== Page excerpt ==
◆ ◆ ◆
# Tarantulas and display lighting



## xirxes (Aug 23, 2014)

So this is not an appeal to the T's most natural environment, but more an issue for display lighting.

I want to prominently display my T's so that can experience their best color when they are out. I have enclosures basically like tarantulacages.com for my group, and I plan to light them with cool white LED strips from ikea, one 6 led strip per enclosure.

I am planning on ~12 hours light a day timed, and if I don't see them enough, I may find a way to have a small heat source outside the enclosures to draw them on out.

What lighting have you all tried and liked? 

Is there any data on issues with LED vs fluorescent light affect on T's?

Any suggestions for how to see the T's more often?


----------



## cold blood (Aug 23, 2014)

The best lighting is a red light, leave it on at night when they're most active.   

I don't have any enclosures lit, I just give natural light from a window.  When I want a look, I use a small flashlight.

Reactions: Like 1


----------



## xirxes (Aug 23, 2014)

That's how they are now, one window shutters open to give natural indirect light, and I only ever use a red LED flashlight for viewing.

I will however want to artificially light these critters starting probably a year from now, when I move them into adult enclosures.


----------



## Oreo (Aug 23, 2014)

I imagine it shouldn't be an issue as long as the T has a good hide. I'd be interested in seeing your setups when you have them in place.


----------



## viper69 (Aug 23, 2014)

I'm going to tell you the dirty little secret about LED lights, particularly white LED lights. In the LED industry there is no standard of manufacturing or quality control to demonstrate what generates white light. That means, one batch of LEDs may be different than the next. So, some are good, some are terrible. Like my LED flashlight, it's supposed to be white light, but it isn't, I can see a bluish tint to it. When I compare how my Ts look at night w/the LED flashlight and a normal flashlight with a bulb, the color of my Ts is VERY different.

So I'm not saying don't use LED lights, I'm telling you, don't expect consistency, because there isn't any. I know this for a FACT because I know a person who works at an engineering company that makes light filters. They do not make light filters for LED lights for mass consumption because there is no guarantee of what wavelengths of light are being emitted from white LED lights.


----------



## sezra (Aug 23, 2014)

Bear in mind, T's generally dont like bright light, and because of that I'm not really a big fan of providing artificial light in my T's enclosures. I did try it once before though and found that it actually discouraged my T's from being as active as they would have been without it.
◆ ◆ ◆
== What you will do ==
1/ Answer these questions about the tarantula lighting thread:
(a) Where does xirxes plan to get the cool white LED strips, and how many LEDs does each strip have?
(b) What lighting does cold blood call the best, and when should it be left on?
(c) What tint does viper69 see in his LED flashlight's light?
2/ Reproduce the tarantula lighting thread word for word, everything from "So I'm not saying" down to "been without it.".

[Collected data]
◆ ◆ ◆
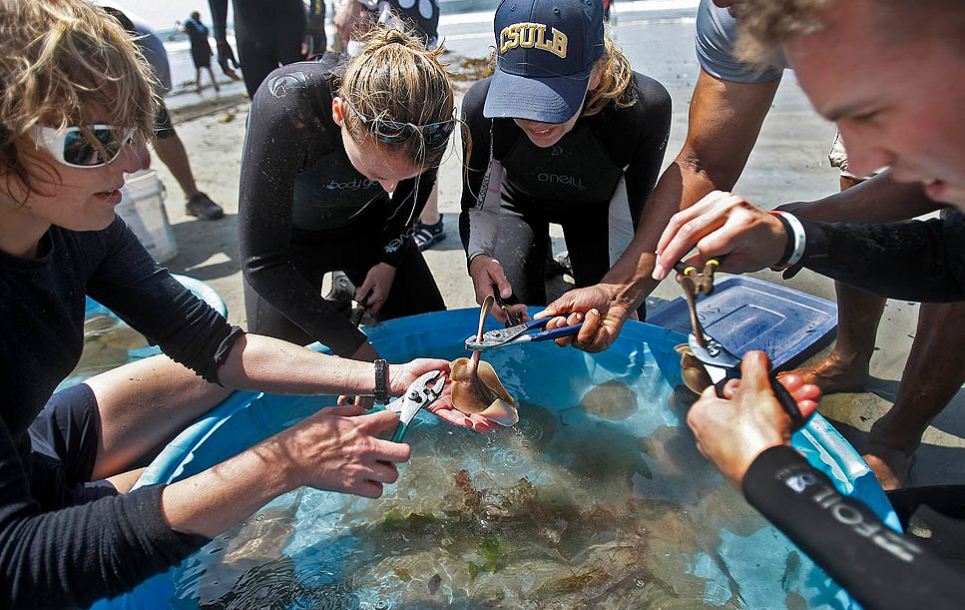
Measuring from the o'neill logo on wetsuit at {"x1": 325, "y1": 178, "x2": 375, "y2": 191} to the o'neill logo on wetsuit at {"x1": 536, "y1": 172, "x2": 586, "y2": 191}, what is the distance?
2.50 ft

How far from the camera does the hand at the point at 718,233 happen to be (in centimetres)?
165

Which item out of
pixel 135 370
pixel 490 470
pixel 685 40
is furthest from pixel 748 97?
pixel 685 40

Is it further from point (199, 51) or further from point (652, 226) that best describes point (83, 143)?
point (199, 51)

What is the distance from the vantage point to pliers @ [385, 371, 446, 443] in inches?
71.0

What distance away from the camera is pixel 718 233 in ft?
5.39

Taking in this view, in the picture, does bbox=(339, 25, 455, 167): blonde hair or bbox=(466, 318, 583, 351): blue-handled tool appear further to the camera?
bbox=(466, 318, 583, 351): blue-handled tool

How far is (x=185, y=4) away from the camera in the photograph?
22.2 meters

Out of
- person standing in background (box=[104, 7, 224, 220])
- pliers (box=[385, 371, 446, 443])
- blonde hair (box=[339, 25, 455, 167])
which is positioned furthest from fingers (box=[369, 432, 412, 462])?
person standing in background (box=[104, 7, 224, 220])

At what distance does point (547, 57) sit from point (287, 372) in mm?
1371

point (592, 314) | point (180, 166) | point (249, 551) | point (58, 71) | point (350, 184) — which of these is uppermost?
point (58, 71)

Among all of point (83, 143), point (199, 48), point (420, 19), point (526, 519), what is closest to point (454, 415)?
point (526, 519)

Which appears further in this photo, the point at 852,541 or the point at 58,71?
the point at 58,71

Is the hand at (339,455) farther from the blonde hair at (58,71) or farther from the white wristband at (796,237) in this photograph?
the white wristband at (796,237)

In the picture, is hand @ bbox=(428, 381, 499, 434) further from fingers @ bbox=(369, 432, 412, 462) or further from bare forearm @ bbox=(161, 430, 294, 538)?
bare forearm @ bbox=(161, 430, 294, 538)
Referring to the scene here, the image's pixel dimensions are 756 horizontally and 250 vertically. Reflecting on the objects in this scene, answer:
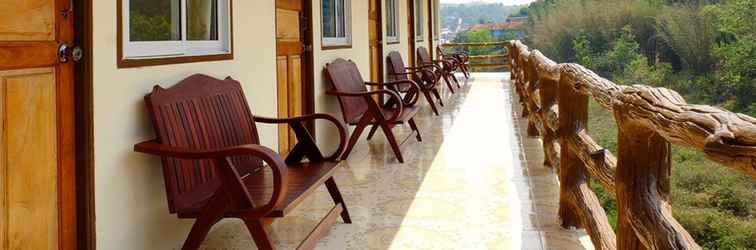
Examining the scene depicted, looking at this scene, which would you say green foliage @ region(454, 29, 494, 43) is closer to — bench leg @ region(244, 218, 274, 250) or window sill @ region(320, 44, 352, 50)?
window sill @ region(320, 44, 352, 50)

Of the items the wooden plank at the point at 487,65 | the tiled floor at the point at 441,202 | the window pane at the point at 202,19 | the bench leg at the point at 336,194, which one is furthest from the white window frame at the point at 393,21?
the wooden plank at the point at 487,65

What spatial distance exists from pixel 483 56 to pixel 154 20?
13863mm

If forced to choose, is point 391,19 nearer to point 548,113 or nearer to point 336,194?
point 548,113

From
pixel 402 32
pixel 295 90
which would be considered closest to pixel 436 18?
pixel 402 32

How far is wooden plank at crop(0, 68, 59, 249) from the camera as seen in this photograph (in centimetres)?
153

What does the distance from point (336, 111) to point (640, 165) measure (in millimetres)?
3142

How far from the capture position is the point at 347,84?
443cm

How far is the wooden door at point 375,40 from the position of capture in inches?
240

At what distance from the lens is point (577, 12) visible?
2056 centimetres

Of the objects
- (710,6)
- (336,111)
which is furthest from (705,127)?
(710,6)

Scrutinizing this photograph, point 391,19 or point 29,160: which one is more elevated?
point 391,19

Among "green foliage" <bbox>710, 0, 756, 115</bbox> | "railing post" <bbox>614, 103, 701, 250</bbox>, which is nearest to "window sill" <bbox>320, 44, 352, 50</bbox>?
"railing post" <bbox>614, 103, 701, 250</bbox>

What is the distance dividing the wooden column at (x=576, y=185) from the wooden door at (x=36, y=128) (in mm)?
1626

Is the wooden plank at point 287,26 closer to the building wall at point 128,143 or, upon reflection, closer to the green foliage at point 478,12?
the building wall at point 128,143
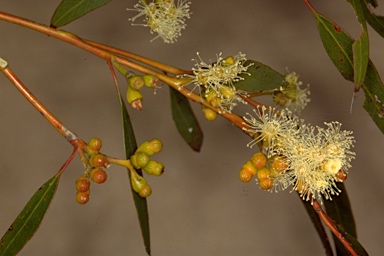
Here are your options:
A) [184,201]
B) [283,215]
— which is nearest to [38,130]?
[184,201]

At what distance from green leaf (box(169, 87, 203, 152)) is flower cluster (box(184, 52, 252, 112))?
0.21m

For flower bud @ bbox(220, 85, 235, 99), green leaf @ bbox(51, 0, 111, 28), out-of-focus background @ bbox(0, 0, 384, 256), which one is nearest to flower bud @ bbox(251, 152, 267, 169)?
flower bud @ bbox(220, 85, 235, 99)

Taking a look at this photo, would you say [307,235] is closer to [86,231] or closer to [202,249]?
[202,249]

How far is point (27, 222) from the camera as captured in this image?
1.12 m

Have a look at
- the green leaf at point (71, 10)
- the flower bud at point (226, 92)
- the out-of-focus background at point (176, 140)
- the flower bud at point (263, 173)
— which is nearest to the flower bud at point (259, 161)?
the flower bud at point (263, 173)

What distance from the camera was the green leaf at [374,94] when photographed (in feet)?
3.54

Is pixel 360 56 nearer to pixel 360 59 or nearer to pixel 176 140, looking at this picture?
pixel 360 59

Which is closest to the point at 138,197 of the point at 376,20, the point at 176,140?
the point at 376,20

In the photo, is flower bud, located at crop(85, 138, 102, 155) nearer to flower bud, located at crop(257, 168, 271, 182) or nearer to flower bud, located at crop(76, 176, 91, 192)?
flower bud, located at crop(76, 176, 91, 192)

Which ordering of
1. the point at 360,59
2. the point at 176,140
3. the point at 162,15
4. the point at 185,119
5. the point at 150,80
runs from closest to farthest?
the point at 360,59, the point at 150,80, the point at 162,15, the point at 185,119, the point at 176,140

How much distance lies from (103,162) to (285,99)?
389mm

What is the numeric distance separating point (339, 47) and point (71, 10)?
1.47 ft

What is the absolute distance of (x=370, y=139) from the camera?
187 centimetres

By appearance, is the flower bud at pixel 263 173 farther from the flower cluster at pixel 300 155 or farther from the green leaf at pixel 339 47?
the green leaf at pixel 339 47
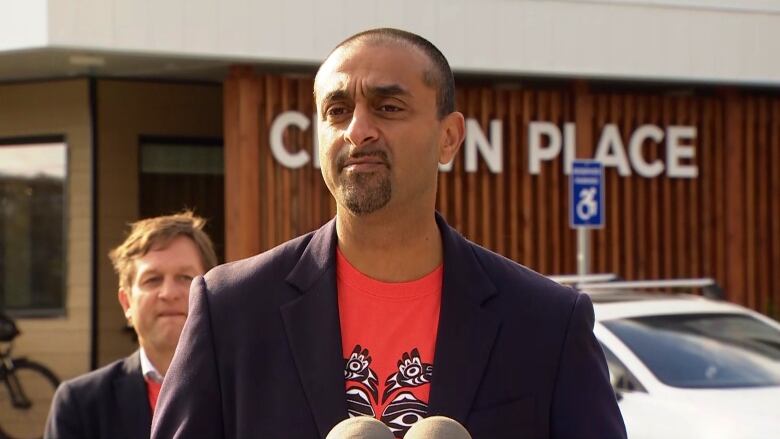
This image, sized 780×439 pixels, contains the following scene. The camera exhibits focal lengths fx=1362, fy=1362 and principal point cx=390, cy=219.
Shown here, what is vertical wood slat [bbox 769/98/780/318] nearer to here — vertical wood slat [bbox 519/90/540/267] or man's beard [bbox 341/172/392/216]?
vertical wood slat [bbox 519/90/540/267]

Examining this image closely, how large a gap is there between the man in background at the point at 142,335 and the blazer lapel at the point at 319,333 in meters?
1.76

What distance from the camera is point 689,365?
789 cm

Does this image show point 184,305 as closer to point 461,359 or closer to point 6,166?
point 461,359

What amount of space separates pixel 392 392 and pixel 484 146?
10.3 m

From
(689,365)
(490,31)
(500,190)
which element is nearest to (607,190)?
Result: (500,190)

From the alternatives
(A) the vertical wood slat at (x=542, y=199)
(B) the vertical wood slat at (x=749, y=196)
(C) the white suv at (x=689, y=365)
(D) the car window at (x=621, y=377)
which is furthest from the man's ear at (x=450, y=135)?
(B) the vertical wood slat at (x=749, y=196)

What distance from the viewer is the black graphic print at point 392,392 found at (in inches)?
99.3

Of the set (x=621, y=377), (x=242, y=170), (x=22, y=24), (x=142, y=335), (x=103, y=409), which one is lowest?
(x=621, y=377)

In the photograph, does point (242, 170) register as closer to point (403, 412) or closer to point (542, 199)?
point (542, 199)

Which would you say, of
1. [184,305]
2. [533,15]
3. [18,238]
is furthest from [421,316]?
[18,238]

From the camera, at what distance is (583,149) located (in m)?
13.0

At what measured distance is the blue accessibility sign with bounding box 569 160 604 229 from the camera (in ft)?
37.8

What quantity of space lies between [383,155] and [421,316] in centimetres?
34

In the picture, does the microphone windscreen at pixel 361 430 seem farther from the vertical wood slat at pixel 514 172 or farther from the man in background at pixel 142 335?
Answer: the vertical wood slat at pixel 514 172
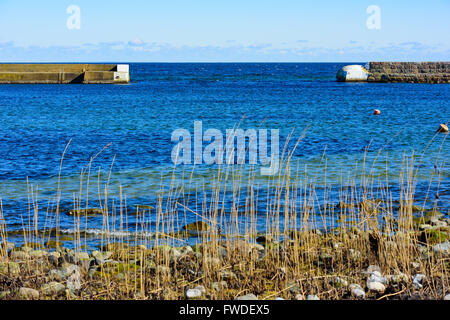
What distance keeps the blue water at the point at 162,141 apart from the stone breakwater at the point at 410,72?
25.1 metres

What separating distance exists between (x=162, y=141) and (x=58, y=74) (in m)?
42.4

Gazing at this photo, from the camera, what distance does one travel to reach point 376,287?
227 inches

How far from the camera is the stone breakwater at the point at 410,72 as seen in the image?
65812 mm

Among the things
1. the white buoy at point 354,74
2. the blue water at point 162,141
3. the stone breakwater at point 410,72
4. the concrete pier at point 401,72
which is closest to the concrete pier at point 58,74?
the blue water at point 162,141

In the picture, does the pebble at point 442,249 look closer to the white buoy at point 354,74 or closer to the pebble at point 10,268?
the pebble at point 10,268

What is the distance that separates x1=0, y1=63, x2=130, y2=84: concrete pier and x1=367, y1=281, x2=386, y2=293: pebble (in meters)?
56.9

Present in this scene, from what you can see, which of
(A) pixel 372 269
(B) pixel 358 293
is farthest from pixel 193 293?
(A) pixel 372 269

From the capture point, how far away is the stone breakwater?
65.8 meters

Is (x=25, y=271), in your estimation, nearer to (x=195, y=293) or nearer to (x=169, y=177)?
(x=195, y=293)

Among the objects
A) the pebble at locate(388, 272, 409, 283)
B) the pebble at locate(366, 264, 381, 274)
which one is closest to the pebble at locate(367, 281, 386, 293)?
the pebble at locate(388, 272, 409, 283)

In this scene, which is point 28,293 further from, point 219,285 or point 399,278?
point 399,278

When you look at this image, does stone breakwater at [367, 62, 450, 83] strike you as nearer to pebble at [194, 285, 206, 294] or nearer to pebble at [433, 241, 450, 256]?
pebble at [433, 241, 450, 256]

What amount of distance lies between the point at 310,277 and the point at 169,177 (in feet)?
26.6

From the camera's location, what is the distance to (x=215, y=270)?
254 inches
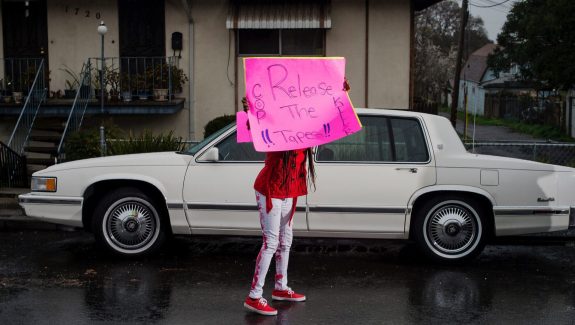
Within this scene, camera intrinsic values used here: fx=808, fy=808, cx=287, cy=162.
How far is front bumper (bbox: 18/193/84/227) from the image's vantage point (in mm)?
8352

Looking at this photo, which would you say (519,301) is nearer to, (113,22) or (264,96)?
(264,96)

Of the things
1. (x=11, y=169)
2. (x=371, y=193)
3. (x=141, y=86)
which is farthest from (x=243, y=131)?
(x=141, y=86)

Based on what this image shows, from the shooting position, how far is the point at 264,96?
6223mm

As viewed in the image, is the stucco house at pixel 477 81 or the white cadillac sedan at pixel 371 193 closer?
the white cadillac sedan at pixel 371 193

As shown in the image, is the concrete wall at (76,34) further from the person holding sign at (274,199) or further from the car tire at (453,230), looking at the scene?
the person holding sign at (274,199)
◆ ◆ ◆
== Answers to the problems ==
1/
(a) From IKEA; each strip has 6 LEDs.
(b) A red light, left on at night.
(c) A bluish tint.

2/
So I'm not saying don't use LED lights, I'm telling you, don't expect consistency, because there isn't any. I know this for a FACT because I know a person who works at an engineering company that makes light filters. They do not make light filters for LED lights for mass consumption because there is no guarantee of what wavelengths of light are being emitted from white LED lights.


----------



## sezra (Aug 23, 2014)

Bear in mind, T's generally dont like bright light, and because of that I'm not really a big fan of providing artificial light in my T's enclosures. I did try it once before though and found that it actually discouraged my T's from being as active as they would have been without it.